Publié par Espéluques sur 10 Décembre 2013, 17:45pm

Catégories : #Dions espeluques buissieres fougeras

« Pour rejoindre le village de Dions, il faut rebrousser chemin et suivre un sentier qui se dirige vers le nord-est; à peu de distance on remarque un terrain singulièrement sillonné par les eaux et d'une couleur éclatante, le rouge y domine. En visitant de près ces ravins, on remarque que les pentes en sont formées de sable rouge, jaune, fauve, gris, blanc pur. On y rencontre des blocs de grès singulièrement irisés, et des fragments arrondis de fer hématite, on y trouve aussi quelques jaspes et de beaux silex; ce lieu mériterait la visite des géologues.

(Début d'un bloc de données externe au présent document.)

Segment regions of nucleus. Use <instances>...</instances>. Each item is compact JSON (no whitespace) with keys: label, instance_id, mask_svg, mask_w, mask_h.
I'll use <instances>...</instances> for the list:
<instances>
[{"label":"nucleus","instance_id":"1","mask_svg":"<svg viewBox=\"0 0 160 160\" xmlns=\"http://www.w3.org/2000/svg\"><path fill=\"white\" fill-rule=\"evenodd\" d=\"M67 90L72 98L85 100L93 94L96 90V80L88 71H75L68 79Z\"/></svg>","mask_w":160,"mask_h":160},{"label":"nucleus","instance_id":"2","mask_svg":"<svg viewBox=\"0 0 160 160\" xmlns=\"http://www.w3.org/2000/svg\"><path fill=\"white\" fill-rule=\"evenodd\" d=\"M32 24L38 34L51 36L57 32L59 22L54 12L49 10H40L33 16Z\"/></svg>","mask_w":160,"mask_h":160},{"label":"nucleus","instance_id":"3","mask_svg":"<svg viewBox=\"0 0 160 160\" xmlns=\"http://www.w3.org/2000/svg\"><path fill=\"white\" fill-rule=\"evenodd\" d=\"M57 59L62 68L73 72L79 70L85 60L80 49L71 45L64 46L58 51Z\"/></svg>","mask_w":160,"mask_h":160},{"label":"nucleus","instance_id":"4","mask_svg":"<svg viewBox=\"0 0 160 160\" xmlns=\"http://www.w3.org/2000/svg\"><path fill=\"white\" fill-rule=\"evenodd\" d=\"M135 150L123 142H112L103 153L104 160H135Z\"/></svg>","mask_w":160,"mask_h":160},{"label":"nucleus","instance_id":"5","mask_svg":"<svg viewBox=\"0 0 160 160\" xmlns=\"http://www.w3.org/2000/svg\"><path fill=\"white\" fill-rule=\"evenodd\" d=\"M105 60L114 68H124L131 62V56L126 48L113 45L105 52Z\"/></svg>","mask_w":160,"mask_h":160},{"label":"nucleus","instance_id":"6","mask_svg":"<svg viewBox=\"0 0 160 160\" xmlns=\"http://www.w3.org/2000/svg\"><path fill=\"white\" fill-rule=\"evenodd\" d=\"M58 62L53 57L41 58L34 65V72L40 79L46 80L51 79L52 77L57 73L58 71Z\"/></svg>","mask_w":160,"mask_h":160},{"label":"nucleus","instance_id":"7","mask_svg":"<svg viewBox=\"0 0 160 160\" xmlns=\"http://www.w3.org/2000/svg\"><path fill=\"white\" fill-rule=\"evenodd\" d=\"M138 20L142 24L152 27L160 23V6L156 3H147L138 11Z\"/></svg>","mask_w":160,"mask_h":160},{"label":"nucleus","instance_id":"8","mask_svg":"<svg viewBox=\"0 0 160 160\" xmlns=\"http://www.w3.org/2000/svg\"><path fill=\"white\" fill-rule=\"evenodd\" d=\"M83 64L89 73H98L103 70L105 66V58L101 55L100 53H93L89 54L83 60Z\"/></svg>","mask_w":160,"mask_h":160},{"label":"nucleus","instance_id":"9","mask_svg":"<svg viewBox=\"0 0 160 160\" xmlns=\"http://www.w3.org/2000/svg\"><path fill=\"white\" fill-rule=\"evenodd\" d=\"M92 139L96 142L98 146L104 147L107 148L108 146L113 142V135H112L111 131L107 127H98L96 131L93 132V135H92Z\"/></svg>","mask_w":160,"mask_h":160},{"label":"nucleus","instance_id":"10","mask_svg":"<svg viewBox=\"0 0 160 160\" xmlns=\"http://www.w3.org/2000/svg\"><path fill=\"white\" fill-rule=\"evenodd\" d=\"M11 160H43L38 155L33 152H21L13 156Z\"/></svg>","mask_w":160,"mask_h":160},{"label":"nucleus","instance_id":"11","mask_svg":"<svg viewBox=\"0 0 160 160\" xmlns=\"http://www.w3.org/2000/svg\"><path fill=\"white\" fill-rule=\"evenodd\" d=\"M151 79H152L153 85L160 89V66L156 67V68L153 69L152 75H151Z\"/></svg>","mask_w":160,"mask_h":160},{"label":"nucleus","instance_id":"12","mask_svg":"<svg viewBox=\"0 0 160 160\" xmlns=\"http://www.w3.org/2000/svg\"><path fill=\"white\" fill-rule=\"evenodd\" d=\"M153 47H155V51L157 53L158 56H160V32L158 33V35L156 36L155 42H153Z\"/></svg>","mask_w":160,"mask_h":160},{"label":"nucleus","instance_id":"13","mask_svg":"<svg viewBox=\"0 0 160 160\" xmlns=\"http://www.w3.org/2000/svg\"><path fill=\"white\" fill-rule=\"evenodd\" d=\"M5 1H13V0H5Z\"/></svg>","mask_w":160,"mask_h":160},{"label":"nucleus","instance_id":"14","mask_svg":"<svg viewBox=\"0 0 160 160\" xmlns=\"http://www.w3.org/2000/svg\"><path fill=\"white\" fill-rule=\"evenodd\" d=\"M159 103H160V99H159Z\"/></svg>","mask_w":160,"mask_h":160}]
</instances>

Dions est un beau village de 800 âmes environ, situé sur les bords du Gardon et dans le canton de St-Chaptes. On ne manque pas de conduire le voyageur aux Boissieres ou, mieux, Buissières. Il faut traverser la cour du vieux manoir délabré de la famille Trinquelague, avant de descendre dans le parc; on contemple un moment la belle vue dont on jouit de la terrasse du château; c'est le cours du Gardon, les Vigères, la Tour, St Chaptes, les Cévennes , le mont Bouquet. Les Buissières s'étendent sur le flanc de la colline dans la direction de la Calmette, qui n'en est éloignée que d'une demi-lieue; c'est un parc où l'art pour cette fois a fait peu de frais. La main de l'homme ne se montre guère que dans la plantation d'une allée de buis. Depuis longtemps abandonnée à elle-même, elle est devenue un des objets les plus remarquables de la contrée, par la dimension extraordinaire de ces arbustes, que nous ne connaissons guère que sous leurs formes écourtées dans l'encaissement des plates-bandes de nos jardins. Ici ils le disputent aux arbres de haute futaie, et se recourbent avec grâce en forme d'arceau. Ce lieu est remarquable, mais il n'offre aucun sujet pour la peinture, et celui qui cultive cet art doit poursuivre sa course, dépasser cette avenue, pénétrer dans le bois ombragé des plus beaux arbres. Ici la mousse et le lierre s'emparent des troncs antiques des chênes, ça et là les branches s'écartent, et laissent reposer la vue au loin sur l'horizon des montagnes; on foule aux pieds les fraises sauvages qui se cachent sous un tapis de la plus riche verdure.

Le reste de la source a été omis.